That’s one of the findings by Goldman Sachs Group Inc after talking with its onshore clients — which include mutual funds, private equity funds and asset managers at insurance firms — in Beijing and Shanghai over the past week.
“The most frequently asked questions among local investors include implications for China should Donald Trump become the next US president,” the Wall Street bank’s economists led by Maggie Wei and Hui Shan wrote in a note Friday.
Their concerns didn’t come out of nowhere. Trump is weighing options for a major new economic attack on China if re elected, the Washington Post reported on Jan 27.
The Republican frontrunner has endorsed revoking China’s “most favoured nation” status for US trade, a move that could lead to federal tariffs on Chinese imports of more than 40%, according to the Post.
Trump has discussed with advisers the possibility of imposing a flat 60% tariff on all Chinese imports, the Post reported.
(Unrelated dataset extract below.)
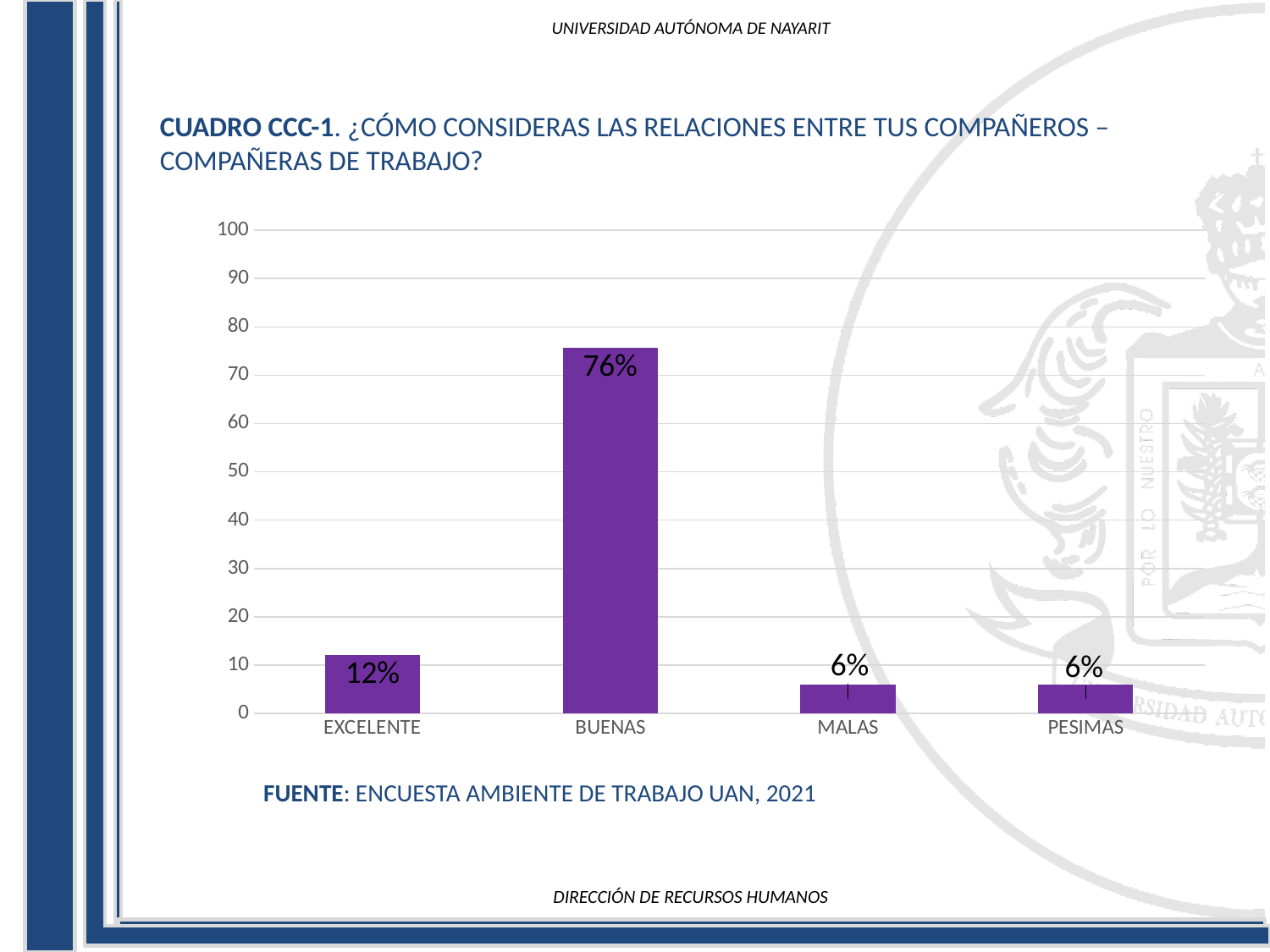
How many categories are shown on the x axis? 4 What is the value for BUENAS? 76% What is the value for EXCELENTE? 12% Which is larger, the value for EXCELENTE or the value for PESIMAS? EXCELENTE What is the value for MALAS? 6% Is the value for MALAS greater or less than 10? less What colour are the bars in the chart? purple Which category has the highest value? BUENAS What is the source cited below the chart? ENCUESTA AMBIENTE DE TRABAJO UAN, 2021 Is the value for BUENAS greater or less than 70? greater What is the difference between the values for BUENAS and EXCELENTE? 64% What kind of chart is shown on the slide? bar chart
On Sunday, he told Fox News “maybe it’s going to be more than that”.
David Firestein, president and chief executive officer at the George H. W. Bush Foundation for US-China Relations, doesn’t expect the US election to have much impact on ties between the two countries.
“Whoever wins the 2024 presidential election, whether that’s Biden or Trump, I don’t think there’ll be a difference in the way the US approaches China — whether it’s US investment, technology transfer or trade,” the former American diplomat said.
“The political climate in the US in terms of China is going to be very similar to what it has been over these last eight or nine years, irrespective of whether Biden or Trump wins. When Biden came in, he essentially not only embraced Trump’s policies, but indeed largely doubled down on them.”
At the same time, he said he “can also see why China would be very pleased with the prospect of a Trump victory in 2024.” As for Trump implementing new tariffs, “how seriously to take Trump’s proposal is a question mark,” he said.
Stocks tumbled last week as a sense of panic gripped Chinese investors on Friday. Traders couldn’t pinpoint any fresh impetus behind the moves but cited concerns about forced sales by leveraged shareholders as among the reasons for the sudden acceleration of losses.
The onshore benchmark CSI 300 Index ended the period down 4.6%, its biggest drop since 2022, while the Shanghai Composite Index lost 6.2% in its worst week since 2018.
Local investors looking forward to China’s economic prospects for 2024 didn’t offer much solace.
When asked by Goldman to rate their outlook for the year using a scale from zero to 10 — where zero was equal to the difficult 2022 Covid lockdown period and 10 to the first quarter of 2023 when China reopened and the last positive quarter for its equities market — half of the 12 local investors who answered said zero. The rest of the investors gave an average score of 3.
Other than Trump, local Chinese investors also wanted to learn what would trigger more aggressive policy easing in Beijing, and offshore investors’ views about Chinese stocks after the persistent selloff, according to Goldman.
In comparison, offshore investors’ concerns centered on economic fundamentals, including whether the property market has bottomed, and how policymakers can fight deflation.